The SERVICE_MODE value in the .env should be set to websocket
.
Usage is the same as the http streaming API
Returns the state of the API
Method: GET
Returns "1" if healthcheck passes.
Transcription API
- Method: POST
- Response content: text/plain or application/json
- File: An Wave file 16b 16Khz
Return the transcripted text using "text/plain" or a json object when using "application/json" structure as followed:
{
"text" : "This is the transcription",
"words" : [
{"word":"This", "start": 0.123, "end": 0.453, "conf": 0.9},
...
]
"confidence-score": 0.879
}
The /streaming route is accessible if the ENABLE_STREAMING environment variable is set to true.
The route accepts websocket connexions. Exchanges are structured as followed:
- Client send a json {"config": {"sample_rate":16000}}.
- Client send audio chunk (go to 3- ) or {"eof" : 1} (go to 5-).
- Server send either a partial result {"partial" : "this is a "} or a final result {"text": "this is a transcription"}.
- Back to 2-
- Server send a final result and close the connexion.
Connexion will be closed and the worker will be freed if no chunk are received for 10s.
The /docs route offers a OpenAPI/swagger interface.

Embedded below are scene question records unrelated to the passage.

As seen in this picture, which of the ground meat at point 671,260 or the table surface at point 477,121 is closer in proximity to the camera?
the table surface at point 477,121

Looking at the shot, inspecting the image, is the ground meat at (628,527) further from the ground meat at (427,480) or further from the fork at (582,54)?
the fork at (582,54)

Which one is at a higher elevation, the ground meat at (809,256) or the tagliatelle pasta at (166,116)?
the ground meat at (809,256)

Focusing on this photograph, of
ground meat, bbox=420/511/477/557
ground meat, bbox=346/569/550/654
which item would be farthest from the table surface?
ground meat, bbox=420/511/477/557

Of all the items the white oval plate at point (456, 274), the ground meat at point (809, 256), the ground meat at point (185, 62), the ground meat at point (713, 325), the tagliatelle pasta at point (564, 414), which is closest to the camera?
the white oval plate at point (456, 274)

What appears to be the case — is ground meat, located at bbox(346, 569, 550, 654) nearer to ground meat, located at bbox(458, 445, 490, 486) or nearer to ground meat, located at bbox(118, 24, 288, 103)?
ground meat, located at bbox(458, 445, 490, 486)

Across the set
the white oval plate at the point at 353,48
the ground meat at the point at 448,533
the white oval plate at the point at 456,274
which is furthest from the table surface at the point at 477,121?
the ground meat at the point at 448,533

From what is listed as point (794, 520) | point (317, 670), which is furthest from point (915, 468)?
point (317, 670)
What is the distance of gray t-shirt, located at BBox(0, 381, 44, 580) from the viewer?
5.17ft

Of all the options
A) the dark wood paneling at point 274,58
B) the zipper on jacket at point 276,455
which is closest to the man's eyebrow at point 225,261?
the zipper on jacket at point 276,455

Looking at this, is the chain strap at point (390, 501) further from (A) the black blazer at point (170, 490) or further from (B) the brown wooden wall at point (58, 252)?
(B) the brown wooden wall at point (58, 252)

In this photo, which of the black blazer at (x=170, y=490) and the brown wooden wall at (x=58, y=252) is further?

STT-Worker accepts requests with the following arguments:
file_path: str, with_metadata: bool
- file_path: Is the location of the file within the shared_folder. /.../SHARED_FOLDER/{file_path}
- with_metadata: If True, words timestamps and confidence will be computed and returned. If false, the fields will be empty.
On a successfull transcription the returned object is a json object structured as follow:
{
"text" : "this is the transcription as text",
"words": [
{
"word" : "this",
"start": 0.0,
"end": 0.124,
"conf": 1.0
},
...
],
"confidence-score": ""
}
- The text field contains the raw transcription.
- The word field contains each word with their time stamp and individual confidence. (Empty if with_metadata=False)
- The confidence field contains the overall confidence for the transcription. (0.0 if with_metadata=False)
You can test you http API using curl:
curl -X POST "http://YOUR_SERVICE:YOUR_PORT/transcribe" -H "accept: application/json" -H "Content-Type: multipart/form-data" -F "file=@YOUR_FILE;type=audio/x-wav"
This project is developped under the AGPLv3 License (see LICENSE).